No, for now she would have to take this on herself, as scared as she was. Later that night, dinner over, man ignored as he tried to engage her again on her way out, and a good fifty billable miles of road driven, she switched on her CB radio, held the mic up to her mouth for a long time on the open channel.
“We talk about freedom the same way we talk about art,” she said, to whoever was listening. “Like it is a statement of quality rather than a description. Art doesn’t mean good or bad. Art only means art. It can be terrible and still be art. Freedom can be good or bad too. There can be terrible freedom.”
She stopped to think but kept the send button held. She didn’t want a response. She had heard enough from other people that night.
“You freed me, and I didn’t ask you to. I didn’t want you to. I am more free now than I have ever been, and I am spiraling across this country. Maybe you are too. I want our lines to cross. Even one more time.”
She put the mic back. Switched the radio off.
Hand upon hand, she thought, upon leg upon heart upon couch upon a day where we made pizza together. That’s love, Alice. That’s what it’s made of. And so what is this?
Grass and barns and metal windmills. Kansas scenery had delivered on Keisha’s expectations.

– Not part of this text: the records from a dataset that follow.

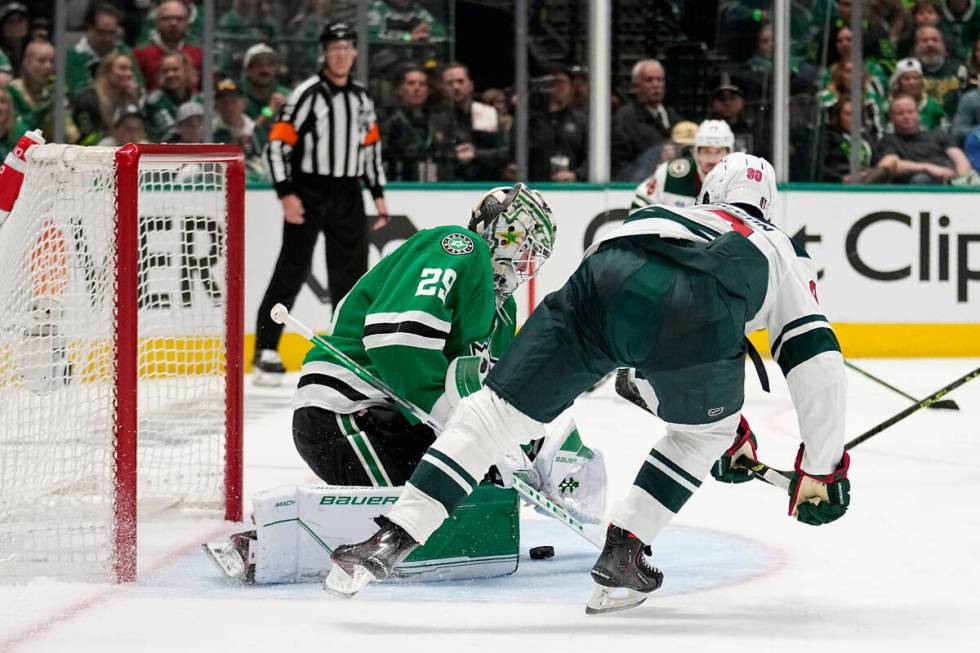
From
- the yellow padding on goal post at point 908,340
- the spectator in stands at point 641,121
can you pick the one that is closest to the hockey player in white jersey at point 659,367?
the yellow padding on goal post at point 908,340

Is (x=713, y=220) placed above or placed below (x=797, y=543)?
above

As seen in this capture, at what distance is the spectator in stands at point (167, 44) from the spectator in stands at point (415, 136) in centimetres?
89

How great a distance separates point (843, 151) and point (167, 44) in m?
3.07

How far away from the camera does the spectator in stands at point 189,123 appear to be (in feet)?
23.3

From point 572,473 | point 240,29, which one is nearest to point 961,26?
point 240,29

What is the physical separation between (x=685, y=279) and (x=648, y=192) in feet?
10.7

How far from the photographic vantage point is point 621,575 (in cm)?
254

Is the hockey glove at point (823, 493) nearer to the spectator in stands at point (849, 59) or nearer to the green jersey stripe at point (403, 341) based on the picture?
the green jersey stripe at point (403, 341)

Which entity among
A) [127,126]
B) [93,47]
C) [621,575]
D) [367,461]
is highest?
[93,47]

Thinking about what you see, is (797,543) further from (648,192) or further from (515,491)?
(648,192)

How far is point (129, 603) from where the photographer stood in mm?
2604

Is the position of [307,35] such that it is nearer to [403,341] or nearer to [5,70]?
[5,70]

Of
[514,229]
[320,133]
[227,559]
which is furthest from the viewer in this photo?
[320,133]

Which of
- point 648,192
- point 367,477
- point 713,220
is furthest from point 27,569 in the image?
point 648,192
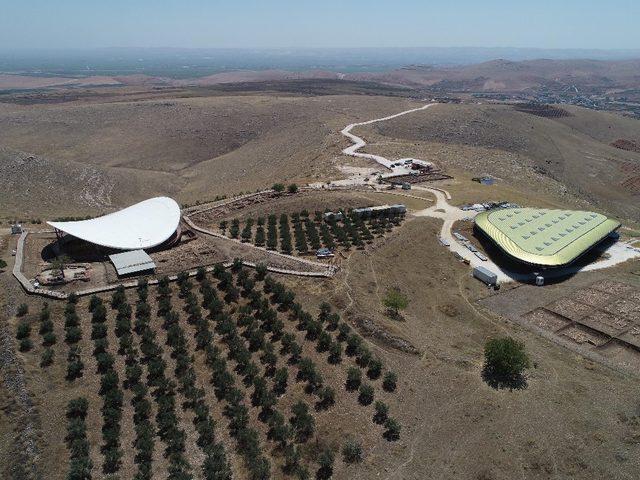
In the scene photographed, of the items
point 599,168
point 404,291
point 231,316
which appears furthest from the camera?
point 599,168

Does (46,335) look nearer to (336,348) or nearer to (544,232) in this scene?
(336,348)

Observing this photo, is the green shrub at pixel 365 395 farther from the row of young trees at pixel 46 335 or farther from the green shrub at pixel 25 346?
the green shrub at pixel 25 346

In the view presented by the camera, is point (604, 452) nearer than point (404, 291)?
Yes

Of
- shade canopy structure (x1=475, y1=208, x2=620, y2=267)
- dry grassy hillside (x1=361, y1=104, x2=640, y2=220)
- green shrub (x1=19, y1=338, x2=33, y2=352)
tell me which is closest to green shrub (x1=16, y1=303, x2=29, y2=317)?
green shrub (x1=19, y1=338, x2=33, y2=352)

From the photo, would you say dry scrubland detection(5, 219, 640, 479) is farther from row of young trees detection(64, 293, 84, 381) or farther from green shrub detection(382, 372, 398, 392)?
row of young trees detection(64, 293, 84, 381)

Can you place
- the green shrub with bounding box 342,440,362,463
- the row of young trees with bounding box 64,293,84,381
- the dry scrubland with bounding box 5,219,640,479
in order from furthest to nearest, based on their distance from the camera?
the row of young trees with bounding box 64,293,84,381 → the green shrub with bounding box 342,440,362,463 → the dry scrubland with bounding box 5,219,640,479

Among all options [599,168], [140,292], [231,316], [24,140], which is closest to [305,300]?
[231,316]

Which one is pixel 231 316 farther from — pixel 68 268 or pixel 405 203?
pixel 405 203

Her anxiety was a low, manageable buzz. She had a song she liked on her phone. She hadn’t bothered to figure out how to connect the phone to the truck’s stereo, and so let it play tinny and soft from the phone’s speakers, bopping along to a melody she couldn’t quite hear but knew well enough to sing anyway. Sitting next to her was the second volume of a comic series that she was looking forward to starting over dinner. The air through the window was dry and cool. Not that she was ever calm, but if she were to be calm, it would look like this.
She had stopped to pee at a McDonald’s with a plaque indicating it once was a historical school of some sort, but now it wasn’t a school, it was a McDonald’s, and she peed at it. Given how often people stop at those places to use the toilet without spending any money, she wondered, were they more restaurantor public bathroom on a sheer numbers level? It was an interesting question, and she had nothing but flat road hours to think it over. No plans to stop again until dinner, and dinner would be as late as she could make it. There would be miles done today. She could use the pay, and even more so the sense of movement. The feeling that she was getting somewhere even if she would have to turn right around and head back.
Thump. She felt the vibration through her seat before she heard the noise. Thump thump. THUMP. At first she thought it was her tires going funny, but then realized the sound was coming from the trailer. To be heard all the way up in the cab, above the whoosh of the air and the growling cough of the engine, it must have been seriously loud. (And there it was again, THUMP.) A beast the size of a grizzly bear, running back and forth, slamming into the walls.
There her fear was, right where she always left it, deep in her throat. Metal and acid washed over her tongue and perspired out onto her palms. Her chest was a closing door. A monster in her trailer. Ridiculous. Absurd. A fairy tale. But hadn’t she seen monsters on these roads?
No way from the trailer to the cab, and so she just wouldn’t stop. She would drive and drive forever. She wouldn’t eat, her truck wouldn’t take fuel, she would be saved by the miracle of sheer movement. Because she couldn’t bear to think what would happen when her body or her truck forced her to stop.